His first hope was that Clara might reveal some fact to throw light on the object of her brother's affections, but her remarks only added to his perplexity. Once, when they had been talking of poor Mary, and lamenting her fate in having to return to her father, Louis hazarded the conjecture that she might find an English home.
'There is her aunt in Bryanston Square,' said Clara. 'Or if she would only live with us! You see I am growing wise, as you call it: I like her now.'
'That may be fortunate,' said Louis. 'You know her destination according to Northwold gossip.'
'Nonsense! Jem would scorn an heiress if she were ten times prettier. He will never have an escutcheon of pretence like the one on the old soup tureen that the Lady of Eschalott broke, and Jane was so sorry for because it was the last of the old Cheveleigh china.'
Louis made another experiment. 'Have you repented yet of giving away your clasp?'
'No, indeed!
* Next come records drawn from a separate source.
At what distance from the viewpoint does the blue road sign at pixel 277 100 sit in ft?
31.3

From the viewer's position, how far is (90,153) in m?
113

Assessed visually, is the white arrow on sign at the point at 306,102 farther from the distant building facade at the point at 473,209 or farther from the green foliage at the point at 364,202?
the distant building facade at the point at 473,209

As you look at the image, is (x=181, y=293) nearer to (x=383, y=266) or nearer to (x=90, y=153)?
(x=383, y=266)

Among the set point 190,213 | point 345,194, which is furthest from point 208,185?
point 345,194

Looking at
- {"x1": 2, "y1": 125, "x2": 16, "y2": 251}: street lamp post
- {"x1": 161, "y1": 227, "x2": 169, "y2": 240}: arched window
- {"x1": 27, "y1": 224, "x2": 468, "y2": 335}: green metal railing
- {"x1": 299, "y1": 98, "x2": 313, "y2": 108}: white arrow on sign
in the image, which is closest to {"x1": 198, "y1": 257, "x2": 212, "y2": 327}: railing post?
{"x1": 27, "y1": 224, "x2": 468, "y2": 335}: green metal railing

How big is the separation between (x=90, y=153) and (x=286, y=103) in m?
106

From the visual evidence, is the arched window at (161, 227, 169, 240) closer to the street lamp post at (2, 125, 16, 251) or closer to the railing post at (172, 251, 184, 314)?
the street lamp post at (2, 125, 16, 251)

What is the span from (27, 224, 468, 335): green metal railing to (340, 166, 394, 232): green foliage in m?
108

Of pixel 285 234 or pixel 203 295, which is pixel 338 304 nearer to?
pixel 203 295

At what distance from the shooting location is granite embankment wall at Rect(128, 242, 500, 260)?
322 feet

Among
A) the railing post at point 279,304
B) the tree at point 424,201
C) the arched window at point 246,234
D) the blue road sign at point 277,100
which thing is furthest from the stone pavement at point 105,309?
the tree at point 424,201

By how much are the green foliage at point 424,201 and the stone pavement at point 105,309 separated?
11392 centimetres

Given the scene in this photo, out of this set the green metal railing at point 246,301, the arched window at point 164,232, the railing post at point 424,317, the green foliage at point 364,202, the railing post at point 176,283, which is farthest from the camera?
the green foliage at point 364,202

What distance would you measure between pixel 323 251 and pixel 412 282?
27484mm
Miss Conway always wears it. She should be richly welcome to anything I have in the world.'
'You and Jem saw much more of them than I did.'
'Whose fault was that? Jem was always raving about your stupidity in staying at home.'
He began to question whether his interview with James had been a dream. As they were walking back towards the school, Clara went on to tell him that Lady Conway had called and taken her to a rehearsal of a concert of ancient music, and that Isabel had taken her for one or two drives into the country.
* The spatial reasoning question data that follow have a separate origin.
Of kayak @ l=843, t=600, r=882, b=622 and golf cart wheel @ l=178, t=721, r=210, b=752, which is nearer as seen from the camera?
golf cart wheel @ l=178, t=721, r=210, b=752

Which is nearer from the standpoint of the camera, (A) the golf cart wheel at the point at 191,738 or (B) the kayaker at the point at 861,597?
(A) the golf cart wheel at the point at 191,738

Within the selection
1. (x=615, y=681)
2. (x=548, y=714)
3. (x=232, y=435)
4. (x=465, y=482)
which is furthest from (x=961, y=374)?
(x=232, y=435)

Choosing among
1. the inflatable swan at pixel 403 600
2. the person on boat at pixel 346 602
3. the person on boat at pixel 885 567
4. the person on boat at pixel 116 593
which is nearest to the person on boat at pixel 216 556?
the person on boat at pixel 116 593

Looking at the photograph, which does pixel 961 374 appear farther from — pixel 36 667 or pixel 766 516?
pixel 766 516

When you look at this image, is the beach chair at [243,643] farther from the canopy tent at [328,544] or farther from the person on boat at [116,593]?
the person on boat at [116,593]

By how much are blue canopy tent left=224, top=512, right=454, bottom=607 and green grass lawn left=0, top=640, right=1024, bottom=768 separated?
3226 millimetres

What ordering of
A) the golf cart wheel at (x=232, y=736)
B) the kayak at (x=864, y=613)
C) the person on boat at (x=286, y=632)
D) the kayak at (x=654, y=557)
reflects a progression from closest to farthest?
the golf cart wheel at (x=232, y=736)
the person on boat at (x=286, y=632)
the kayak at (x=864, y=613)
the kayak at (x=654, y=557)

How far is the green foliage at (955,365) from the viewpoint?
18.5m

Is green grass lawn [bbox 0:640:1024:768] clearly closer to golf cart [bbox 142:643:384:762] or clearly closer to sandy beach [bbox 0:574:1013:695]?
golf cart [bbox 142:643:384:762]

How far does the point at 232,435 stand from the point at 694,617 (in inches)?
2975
'This must conduce to make school endurable,' said Louis.
'I think I hate it more because I hate it less.'
'Translate, if you please.'
'The first half-year, I scorned them all, and they scorned me; and that was comfortable-'
'And consistent. Well?'
'The next, you had disturbed me; I could not go on being savage with the same satisfaction, and their tuft-hunting temper began to discharge itself in such civility to me, that I could not give myself airs with any peace.'
'Have you made no friends?'
One and a half. The whole one is a good, rough, stupid girl, who comes to school because she can't learn, and is worth all the rest put together. The half is Caroline Salter, who is openly and honestly purse-proud, has no toad-eating in her nature, and straight- forwardly contemns high-blood and no money. We fought ourselves into respect for one another; and now, I verily believe, we are fighting ourselves into friendship. She is the only one that is proud, not vain; so we understand each other. As to the rest, they adore Caroline Halter's enamelled watch one day; and the next, I should be their 'dearest' if I would but tell them what we have for dinner at Ormersfield, and what colour your eyes are!'
'The encounters have made you so epigrammatic and satirical, that there is no coming near you.'
'Oh, Louis! if you knew all, you would despise me as I do myself! I do sometimes get drawn into talking grandly about Ormersfield; and though I always say what I am to be, I know that I am as vain and proud as any of them: I am proud of being poor, and of the Pendragons, and of not being silly! I don't know which is self- respect, and which is pride!'
'I have always had my doubts about that quality of self-respect. I never could make out what one was to respect.'
'Oh, dear! les voila!' cried Clara, as, entering Hanover Square, they beheld about twenty damsels coming out of the garden in couples. 'I would not have had it happen for the whole world!' she added, abruptly withdrawing the arm that had clung to him so trustfully across many a perilous crossing.
She seemed to intend to slip into the ranks without any farewells, but the Earl, with politeness that almost confounded the little elderly governess, returned thanks for having been permitted the pleasure of her company, and Louis, between mischief and good-nature, would not submit to anything but a hearty, cousinly squeeze of the hand, nor relinquish it till he had forced her to utter articulately the message to grandmamma that she had been muttering with her head averted. At last it was spoken sharply, and her hand drawn petulantly away, and, without looking back at him, her high, stiff head vanished into the house, towering above the bright rainbow of ribbons, veils, and parasols.